Deeper Modeling Via Affective Meta-Tutoring

Principal Investigator: 
Co-Investigator: 
Project Overview
Background & Purpose: 

Although research shows computational tutors can be successful in triggering meta-cognition, unfortunately when the meta-tutor is removed, students resume shallow behaviors. In line with current theories, we hypothesize that lasting behavioral shifts in learning strategies require first changing students’ cost-benefit beliefs about shallow vs. deep practices during learning activities, and then breaking their old habits and instilling new ones. Moreover, we propose that these changes are more easily accomplished in a supportive social context. To summarize, the work investigates whether meta-tutoring technology supplemented with the technology of affective learning companions will successfully to foster persistent changes in students’ meta-cognitive behaviors.

Setting: 

The setting for this study will research labs at Arizona State University, as well as summer camps offered every year by the Fulton School of Engineering at this university.

Research Design: 

This is a comparative study designed to generate associative and causal evidence. This project collects original data using observation [personal observation] evidence. We will code the verbal protocol data according to relevant themes (e.g., student motivation, student learning events), quantify the coded data and perform statistical analysis to determine the impact of our intervention. We will also rely on machine learning techniques to analyze the sensor data, focusing on its ability to predict student affect and motivation.

Findings: 

Our first two studies were run during the summer of 2010.  They each had 26 high school students using our teachable agent.  The students "taught" the teachable agent by entering executable system dynamics models for simple situations.   Data were collected from MindReader (a facial image interpreter), pressure mouse, posture sensors, screen recordings and log files.  The data are currently being analyzed.
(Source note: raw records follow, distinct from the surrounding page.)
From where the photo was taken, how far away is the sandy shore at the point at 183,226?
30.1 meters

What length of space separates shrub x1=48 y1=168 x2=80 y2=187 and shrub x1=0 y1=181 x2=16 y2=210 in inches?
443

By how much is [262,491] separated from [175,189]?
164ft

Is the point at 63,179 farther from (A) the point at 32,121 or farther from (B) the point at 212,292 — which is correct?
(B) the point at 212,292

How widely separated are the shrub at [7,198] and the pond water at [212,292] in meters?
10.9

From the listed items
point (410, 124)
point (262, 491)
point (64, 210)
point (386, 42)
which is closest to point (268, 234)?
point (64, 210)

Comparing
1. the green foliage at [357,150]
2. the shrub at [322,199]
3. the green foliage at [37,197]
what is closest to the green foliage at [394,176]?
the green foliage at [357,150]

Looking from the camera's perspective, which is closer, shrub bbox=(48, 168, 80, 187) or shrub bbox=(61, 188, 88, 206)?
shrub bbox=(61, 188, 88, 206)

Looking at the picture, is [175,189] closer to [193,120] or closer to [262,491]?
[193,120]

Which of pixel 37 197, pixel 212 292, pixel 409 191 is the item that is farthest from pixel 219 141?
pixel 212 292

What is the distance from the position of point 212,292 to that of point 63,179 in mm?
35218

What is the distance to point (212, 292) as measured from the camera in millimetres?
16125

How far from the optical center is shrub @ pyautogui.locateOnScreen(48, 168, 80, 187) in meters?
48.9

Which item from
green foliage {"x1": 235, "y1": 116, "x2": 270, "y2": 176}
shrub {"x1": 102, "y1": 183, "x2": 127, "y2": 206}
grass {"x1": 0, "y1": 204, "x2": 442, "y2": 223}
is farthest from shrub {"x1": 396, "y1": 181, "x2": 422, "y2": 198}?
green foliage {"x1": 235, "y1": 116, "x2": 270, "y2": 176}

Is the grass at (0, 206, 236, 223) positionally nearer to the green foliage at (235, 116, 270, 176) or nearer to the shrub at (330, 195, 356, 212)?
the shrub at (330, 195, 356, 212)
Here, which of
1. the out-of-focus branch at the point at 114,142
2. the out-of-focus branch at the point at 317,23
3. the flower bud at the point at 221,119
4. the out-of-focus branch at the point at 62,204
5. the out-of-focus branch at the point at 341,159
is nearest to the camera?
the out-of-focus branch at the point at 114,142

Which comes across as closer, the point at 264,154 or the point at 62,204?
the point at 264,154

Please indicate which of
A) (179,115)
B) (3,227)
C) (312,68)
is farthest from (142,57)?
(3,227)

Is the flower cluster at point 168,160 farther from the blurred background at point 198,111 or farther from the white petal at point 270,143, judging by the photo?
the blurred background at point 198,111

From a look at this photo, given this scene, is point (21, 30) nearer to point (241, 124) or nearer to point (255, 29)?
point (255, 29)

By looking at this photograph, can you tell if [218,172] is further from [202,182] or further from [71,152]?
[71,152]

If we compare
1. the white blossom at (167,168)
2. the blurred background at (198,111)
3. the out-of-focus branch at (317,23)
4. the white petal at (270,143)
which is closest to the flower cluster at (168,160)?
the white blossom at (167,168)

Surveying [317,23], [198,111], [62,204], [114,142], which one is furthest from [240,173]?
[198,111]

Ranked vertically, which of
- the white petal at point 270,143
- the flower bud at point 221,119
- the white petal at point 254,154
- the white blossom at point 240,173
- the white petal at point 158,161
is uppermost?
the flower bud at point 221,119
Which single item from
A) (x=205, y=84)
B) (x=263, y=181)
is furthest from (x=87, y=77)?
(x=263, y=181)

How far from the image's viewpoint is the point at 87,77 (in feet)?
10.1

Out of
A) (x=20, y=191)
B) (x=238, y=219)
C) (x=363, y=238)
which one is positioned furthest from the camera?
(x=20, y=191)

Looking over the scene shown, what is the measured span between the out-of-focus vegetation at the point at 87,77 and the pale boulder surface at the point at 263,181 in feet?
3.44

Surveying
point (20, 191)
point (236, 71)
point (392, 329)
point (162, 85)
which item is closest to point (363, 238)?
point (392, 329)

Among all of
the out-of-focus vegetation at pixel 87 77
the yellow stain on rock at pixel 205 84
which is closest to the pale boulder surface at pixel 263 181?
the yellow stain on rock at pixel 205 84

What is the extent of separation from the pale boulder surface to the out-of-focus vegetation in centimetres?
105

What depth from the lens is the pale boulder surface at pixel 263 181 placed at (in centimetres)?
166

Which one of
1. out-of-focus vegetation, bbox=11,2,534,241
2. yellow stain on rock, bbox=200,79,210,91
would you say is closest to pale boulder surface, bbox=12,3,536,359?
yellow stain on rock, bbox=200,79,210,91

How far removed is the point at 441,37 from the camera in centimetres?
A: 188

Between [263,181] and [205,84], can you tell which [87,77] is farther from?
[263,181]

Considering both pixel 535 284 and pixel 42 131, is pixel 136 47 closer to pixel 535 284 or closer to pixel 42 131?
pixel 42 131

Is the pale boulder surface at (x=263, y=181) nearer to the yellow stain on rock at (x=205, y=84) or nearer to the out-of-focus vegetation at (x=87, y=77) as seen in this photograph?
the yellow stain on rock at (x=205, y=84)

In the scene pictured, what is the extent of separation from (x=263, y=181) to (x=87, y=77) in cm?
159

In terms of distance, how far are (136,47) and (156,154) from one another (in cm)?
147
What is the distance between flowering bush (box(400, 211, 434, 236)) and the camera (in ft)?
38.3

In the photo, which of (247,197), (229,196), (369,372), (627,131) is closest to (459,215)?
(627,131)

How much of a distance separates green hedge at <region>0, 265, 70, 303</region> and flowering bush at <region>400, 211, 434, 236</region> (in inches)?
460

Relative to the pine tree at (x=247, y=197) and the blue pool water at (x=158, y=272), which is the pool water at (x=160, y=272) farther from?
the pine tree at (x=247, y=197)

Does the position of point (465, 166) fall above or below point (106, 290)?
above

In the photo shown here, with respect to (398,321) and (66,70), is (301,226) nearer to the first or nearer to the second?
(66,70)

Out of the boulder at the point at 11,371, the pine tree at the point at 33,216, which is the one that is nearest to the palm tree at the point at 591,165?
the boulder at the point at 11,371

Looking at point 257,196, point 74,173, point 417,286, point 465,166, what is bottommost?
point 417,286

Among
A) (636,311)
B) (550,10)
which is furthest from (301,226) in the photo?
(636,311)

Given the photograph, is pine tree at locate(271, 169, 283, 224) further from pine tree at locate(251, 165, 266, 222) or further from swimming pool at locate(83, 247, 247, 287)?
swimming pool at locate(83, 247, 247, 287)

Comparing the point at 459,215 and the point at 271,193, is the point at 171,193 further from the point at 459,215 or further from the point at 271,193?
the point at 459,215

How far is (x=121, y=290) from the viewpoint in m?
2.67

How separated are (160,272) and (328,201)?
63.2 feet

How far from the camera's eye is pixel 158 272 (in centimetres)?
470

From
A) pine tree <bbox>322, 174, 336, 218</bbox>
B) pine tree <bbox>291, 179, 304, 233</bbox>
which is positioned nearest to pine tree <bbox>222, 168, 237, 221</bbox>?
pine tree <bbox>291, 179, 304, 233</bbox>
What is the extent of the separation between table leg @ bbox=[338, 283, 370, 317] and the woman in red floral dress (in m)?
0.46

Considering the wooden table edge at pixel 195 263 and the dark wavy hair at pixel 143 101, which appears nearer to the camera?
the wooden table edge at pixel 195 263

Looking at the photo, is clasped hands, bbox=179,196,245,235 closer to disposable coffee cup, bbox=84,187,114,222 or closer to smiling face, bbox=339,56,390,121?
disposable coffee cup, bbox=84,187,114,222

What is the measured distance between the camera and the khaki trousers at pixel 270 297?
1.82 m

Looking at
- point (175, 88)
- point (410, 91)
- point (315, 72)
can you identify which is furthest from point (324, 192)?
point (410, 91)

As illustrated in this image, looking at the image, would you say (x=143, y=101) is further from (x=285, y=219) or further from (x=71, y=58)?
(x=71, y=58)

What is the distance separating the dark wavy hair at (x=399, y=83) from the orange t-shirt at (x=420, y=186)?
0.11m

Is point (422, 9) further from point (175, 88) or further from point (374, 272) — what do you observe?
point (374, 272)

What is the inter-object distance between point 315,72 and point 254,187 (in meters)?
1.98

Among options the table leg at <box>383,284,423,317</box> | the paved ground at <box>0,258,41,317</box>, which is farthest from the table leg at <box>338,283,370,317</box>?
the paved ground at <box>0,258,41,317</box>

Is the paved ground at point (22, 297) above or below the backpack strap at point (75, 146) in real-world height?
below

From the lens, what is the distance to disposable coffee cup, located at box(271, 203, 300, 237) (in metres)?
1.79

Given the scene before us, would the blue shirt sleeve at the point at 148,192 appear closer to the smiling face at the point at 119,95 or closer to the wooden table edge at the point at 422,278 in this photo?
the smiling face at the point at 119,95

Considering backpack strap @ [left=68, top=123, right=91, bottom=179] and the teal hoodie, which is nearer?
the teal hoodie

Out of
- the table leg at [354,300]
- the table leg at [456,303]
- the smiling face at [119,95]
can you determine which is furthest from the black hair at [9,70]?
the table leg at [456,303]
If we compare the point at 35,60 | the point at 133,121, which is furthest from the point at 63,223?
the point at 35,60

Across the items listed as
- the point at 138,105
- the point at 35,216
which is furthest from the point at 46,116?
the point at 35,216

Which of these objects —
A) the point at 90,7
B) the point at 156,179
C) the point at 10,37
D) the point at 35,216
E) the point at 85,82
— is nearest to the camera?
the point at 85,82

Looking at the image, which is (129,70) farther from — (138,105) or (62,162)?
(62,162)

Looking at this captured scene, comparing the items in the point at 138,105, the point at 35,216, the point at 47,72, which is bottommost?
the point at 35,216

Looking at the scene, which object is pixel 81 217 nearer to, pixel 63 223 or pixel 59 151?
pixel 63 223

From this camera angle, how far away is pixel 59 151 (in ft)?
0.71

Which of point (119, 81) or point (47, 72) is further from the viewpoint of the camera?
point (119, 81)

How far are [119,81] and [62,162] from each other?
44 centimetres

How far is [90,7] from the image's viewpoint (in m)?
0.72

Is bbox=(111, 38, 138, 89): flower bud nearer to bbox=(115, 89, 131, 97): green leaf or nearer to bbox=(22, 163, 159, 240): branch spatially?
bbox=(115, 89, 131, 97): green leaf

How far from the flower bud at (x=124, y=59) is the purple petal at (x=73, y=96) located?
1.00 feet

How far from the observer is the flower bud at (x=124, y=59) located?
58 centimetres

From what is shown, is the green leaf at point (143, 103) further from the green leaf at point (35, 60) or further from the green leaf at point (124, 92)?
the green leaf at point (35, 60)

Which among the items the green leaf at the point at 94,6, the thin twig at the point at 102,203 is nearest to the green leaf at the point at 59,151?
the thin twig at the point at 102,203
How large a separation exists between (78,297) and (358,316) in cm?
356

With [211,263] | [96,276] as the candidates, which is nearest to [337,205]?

Publications & Presentations: 

Muldner, K., Burleson, W., van de Sande, B. & VanLehn, K. (2010). An analysis of gaming behaviors in an intelligent tutoring system.  In V. Aleven, J. Kay & J. Mostow (Eds), Intelligent Tutoring Systems: 10th International Conference, ITS 2010 (pp. 224-233). Heidelberg, Germany: Springer.

Muldner,K., Burleson, W., & VanLehn, K. (2010). "Yes!": Using tutor and sensor data to predict moments of delight during instructional activities.   In P. De Bra, A. Kobsa & D. Chin (Eds.) User Modeling, Adaptation and Personalization: 18th International Conference, UMAP 2010 (pp. 159-170) Heidelberg, Germany: Springer.

Other Products: 

The experiment plans to develop new cyberlearning techniques that focus on the role of affect in fostering motivation. These techniques will be centered around computational learning companions and strategies they can employ to trigger both short-term learning and long term meta-cognitive shifts toward deeper learning strategies.